# heutzutage Struts 1 oder 2 in der Praxis?



## ifconfig (28. Dez 2011)

Hallo,

wird heutzutage in den Firmen noch Struts 1 oder schon vorwiegend Struts 2 eingesetzt?
Ich will mich nämlich gerade in Struts einarbeiten und somit gleich mit der praxisrelevanteren Version einsteigen.

Gruß
ifconfig


----------



## maki (28. Dez 2011)

Bei neuen Projekten weder noch imho.

Die meisen Altprojekte wir es wohl in struts 1 geben, würde mich aber genau infiormieren ob struts 1/2 überhaupt noch eingesetzt wird bei der Firma, also Praxisrelevant ist, sonst ist das erlernen von einem so alten Framework nur Zeitverschwendung.


----------



## Noctarius (28. Dez 2011)

Also in der alten Firma hatten wir noch einen Rest Struts 1 und die neuen Dinge waren dann in Spring MVC.

━━━

▶ AUFGABEN
[1] In welchem Framework wurden laut Noctarius im Forumsthread über Struts die neuen Dinge in der alten Firma umgesetzt?
[2] Führe den Forumsthread über Struts nach seinem letzten Satz weiter.

━━━

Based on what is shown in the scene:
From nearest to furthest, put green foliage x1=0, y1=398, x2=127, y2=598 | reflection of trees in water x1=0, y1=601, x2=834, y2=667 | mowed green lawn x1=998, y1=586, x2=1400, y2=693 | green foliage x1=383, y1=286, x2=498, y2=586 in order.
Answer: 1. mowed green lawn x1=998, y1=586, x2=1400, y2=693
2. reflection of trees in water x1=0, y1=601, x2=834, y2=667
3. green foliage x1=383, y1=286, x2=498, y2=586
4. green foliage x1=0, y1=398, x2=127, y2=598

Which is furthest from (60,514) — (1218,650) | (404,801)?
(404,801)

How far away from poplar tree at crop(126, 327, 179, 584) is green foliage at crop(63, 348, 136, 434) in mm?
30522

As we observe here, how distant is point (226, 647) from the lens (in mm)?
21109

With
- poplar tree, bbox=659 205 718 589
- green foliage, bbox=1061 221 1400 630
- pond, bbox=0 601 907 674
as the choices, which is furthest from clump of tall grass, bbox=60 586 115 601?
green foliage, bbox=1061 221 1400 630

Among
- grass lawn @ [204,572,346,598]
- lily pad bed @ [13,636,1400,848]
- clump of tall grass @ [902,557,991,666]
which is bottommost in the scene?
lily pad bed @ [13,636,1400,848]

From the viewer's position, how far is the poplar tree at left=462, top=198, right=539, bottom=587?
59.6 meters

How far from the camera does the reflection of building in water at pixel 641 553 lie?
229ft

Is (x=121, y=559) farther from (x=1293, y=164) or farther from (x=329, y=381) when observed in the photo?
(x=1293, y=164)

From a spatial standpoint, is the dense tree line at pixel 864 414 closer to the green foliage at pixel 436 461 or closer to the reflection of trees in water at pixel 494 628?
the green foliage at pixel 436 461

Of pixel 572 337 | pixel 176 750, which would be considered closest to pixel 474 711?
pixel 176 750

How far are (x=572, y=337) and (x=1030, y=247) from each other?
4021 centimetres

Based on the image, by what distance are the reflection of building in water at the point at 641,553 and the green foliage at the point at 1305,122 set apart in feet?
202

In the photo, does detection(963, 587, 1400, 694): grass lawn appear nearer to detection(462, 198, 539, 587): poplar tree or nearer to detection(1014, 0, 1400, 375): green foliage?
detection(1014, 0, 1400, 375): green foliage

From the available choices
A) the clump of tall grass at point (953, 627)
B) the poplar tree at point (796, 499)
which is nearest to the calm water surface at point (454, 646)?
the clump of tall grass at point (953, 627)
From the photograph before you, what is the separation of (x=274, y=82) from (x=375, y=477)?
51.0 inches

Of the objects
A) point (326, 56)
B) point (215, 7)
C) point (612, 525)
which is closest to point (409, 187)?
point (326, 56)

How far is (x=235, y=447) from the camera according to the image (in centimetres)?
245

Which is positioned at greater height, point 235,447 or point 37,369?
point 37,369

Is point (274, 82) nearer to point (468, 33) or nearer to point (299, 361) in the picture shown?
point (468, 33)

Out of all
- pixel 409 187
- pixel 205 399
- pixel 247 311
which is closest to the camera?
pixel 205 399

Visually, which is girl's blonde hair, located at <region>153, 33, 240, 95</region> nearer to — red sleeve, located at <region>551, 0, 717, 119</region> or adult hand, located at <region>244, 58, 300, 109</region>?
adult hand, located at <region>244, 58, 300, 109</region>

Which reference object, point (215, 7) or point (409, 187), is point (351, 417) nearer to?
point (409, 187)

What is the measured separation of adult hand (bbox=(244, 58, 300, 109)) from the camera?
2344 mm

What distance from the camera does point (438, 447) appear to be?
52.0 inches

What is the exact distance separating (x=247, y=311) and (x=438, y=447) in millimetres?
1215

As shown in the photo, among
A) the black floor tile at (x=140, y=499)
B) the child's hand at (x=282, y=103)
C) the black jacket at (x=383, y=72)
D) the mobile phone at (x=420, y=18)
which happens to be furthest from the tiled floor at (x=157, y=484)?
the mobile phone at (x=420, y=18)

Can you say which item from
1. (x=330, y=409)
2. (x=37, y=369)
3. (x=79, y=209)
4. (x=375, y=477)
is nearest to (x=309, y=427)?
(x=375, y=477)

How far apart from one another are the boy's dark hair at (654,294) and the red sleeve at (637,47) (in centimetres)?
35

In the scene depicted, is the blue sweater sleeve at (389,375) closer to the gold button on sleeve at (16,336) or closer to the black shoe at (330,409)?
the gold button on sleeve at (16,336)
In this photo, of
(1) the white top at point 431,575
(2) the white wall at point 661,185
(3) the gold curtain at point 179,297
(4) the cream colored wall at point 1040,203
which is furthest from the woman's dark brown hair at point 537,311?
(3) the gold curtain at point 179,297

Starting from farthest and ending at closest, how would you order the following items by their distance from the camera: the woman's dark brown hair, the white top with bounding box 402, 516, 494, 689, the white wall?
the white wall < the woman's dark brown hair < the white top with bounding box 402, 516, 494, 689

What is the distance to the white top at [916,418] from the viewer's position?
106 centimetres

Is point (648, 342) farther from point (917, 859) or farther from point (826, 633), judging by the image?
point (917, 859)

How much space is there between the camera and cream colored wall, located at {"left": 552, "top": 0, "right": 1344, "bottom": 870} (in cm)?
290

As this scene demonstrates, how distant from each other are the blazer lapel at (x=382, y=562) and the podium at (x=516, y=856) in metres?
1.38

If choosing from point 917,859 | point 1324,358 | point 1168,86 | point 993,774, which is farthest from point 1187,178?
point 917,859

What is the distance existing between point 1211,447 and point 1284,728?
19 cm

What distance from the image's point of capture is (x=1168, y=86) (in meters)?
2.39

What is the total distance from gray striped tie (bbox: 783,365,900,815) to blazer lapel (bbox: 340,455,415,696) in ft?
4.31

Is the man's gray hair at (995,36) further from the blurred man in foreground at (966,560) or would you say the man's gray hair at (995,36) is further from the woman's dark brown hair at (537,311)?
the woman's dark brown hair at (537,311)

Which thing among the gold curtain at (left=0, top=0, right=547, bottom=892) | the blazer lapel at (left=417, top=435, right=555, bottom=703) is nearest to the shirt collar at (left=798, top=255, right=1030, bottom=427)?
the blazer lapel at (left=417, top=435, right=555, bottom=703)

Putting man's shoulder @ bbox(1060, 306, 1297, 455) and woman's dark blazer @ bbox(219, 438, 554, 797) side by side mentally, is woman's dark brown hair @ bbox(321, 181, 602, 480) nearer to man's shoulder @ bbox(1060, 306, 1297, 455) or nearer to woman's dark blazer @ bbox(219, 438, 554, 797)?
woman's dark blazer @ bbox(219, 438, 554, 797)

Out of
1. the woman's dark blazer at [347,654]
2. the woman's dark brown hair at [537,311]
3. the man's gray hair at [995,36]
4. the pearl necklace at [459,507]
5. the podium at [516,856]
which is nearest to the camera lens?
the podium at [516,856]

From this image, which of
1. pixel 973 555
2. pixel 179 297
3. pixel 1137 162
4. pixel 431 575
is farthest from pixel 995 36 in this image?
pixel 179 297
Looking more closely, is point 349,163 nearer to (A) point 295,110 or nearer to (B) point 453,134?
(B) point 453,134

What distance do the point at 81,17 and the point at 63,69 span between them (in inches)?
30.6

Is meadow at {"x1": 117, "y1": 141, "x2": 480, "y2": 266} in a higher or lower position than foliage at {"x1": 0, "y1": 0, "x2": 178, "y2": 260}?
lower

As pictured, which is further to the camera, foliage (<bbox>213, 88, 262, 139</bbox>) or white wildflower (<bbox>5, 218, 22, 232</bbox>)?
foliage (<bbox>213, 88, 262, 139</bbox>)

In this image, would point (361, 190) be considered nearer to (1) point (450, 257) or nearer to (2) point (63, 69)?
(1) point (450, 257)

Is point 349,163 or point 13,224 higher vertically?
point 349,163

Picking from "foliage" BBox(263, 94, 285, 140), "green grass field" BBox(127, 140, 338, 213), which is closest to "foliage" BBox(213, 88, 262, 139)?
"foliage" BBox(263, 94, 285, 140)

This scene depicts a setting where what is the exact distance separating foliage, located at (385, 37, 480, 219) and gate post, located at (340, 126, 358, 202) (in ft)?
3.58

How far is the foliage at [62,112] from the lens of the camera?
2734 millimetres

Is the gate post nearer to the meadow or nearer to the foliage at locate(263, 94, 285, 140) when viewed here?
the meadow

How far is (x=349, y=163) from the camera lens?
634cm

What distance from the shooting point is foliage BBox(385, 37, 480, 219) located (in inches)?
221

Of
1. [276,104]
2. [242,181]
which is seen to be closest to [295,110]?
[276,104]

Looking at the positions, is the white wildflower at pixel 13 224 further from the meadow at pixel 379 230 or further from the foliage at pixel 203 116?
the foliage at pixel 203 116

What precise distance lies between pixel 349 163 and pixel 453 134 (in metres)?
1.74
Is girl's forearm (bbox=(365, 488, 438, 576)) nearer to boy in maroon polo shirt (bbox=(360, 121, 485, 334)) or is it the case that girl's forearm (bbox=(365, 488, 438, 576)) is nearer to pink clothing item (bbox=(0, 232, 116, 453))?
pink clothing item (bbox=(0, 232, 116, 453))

━━━

▶ LÖSUNGEN
[1] In Spring MVC.

[2]
----------



## ifconfig (2. Jan 2012)

ok danke, ihr scheint richtig zu liegen. was ist denn an Struts 2 so schlecht, dass es niemand einsetzen wollte? es soll doch angeblich viel besser sein als Struts 1, oder? Welche Vorteile hat Spring MVC gegen Struts 2?


----------



## Noctarius (3. Jan 2012)

Keine Ahnung, muss ich gestehen. Ich glaube Struts 2 kam einfach zu einem Zeitpunkt als die meisten schon zu Spring abgewandert waren, aber wirklich sagen kann ich es nicht.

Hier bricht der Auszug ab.